■ **READING PASSAGE**
┌──
Bob Dole, Tobacco Racketeer
The news that former Sen. Bob Dole is a racketeer may come as a surprise to some, though perhaps not to Steve Forbes, who called him worse than that in the 1996 presidential campaign. Nonetheless, no other conclusion is possible, once you have read the Clinton Administration's lawsuit against the tobacco industry. It is, without a doubt, the most impressive legal document of our day, and not only because it reveals Bob Dole's life of crime.
In 1994, the state of Florida did the sort of thing that our civics teachers assured us can't happen in America. Fearing it might lose its lucrative suit against tobacco companies, the state passed a law ensuring that the defendants could raise no defense. The law said:
"Principles of common law and equity as to assignment, lien subrogation, comparative negligence, assumption of risk, and all other affirmative defenses normally available to a liable third party, are to be abrogated to the extent necessary to ensure full recovery by Medicaid from third-party resources."
The states being, in this case, laboratories of not-exactly-democracy, it was only a matter of time before Washington followed suit. Last year, the tobacco companies humiliated the Administration by defeating a ballyhooed anti-tobacco bill on Capitol Hill. "We did our best to work with them and with the Congress to resolve many of these matters legislatively," President Clinton said last week, "and they declined." Now it's payback time. In its own lawsuit, the Administration appears to have outdone Florida.
The tobacco companies, according to the Administration's legal filing, "have for many years sought to deceive the American public about the health effects of smoking." They denied that smoking causes disease, denied that tobacco is addictive, and "consistently stated" that they did not market to children. The alleged result is that many Americans—the Administration does not say how many, or which ones—became addicted to cigarettes. "As a consequence of defendants' tortious and unlawful conduct, the federal government spends more than $20 billion annually for the treatment of injuries and diseases caused by defendants' products."
So the government seeks compensation for those costs. Moreover, the government charges the companies with racketeering, which means it can demand "disgorgement of ill-gotten profits." "It's a mind-boggling sum of money," says Robert D. Luskin, a former Justice Department prosecutor who now practices law in Washington.
└──
■ **SUPPLIED INFORMATION**
┌──
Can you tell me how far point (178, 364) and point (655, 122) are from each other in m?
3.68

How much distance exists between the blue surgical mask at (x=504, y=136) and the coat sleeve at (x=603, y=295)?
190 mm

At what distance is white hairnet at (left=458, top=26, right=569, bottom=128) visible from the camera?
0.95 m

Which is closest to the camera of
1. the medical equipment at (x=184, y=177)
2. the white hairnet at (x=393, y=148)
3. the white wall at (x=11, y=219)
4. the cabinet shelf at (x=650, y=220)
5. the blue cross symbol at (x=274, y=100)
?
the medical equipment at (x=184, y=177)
└──
┌──
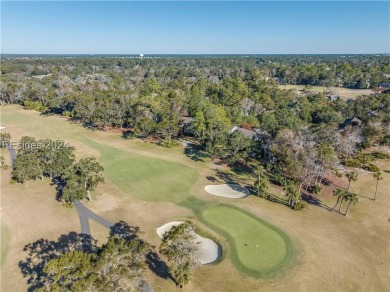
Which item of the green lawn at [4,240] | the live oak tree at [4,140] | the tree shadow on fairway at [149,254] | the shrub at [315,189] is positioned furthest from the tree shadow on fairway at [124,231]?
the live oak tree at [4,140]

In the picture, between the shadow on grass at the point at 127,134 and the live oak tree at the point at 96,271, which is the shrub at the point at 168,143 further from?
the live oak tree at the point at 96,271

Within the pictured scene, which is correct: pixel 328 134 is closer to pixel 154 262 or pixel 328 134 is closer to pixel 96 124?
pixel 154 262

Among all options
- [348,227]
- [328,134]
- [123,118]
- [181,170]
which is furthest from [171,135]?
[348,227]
└──
┌──
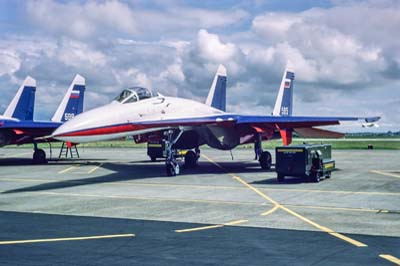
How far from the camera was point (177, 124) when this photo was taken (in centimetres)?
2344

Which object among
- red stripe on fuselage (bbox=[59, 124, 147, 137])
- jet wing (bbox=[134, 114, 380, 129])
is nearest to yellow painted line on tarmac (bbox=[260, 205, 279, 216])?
└──
■ **TASK ITEM**
Retype the article on the tobacco lawsuit word for word, beginning at the words "Bob Dole, Tobacco" and stopping after "life of crime.". Work only from the article on the tobacco lawsuit, not the records.

■ **SOLUTION TO THIS EXERCISE**
Bob Dole, Tobacco Racketeer
The news that former Sen. Bob Dole is a racketeer may come as a surprise to some, though perhaps not to Steve Forbes, who called him worse than that in the 1996 presidential campaign. Nonetheless, no other conclusion is possible, once you have read the Clinton Administration's lawsuit against the tobacco industry. It is, without a doubt, the most impressive legal document of our day, and not only because it reveals Bob Dole's life of crime.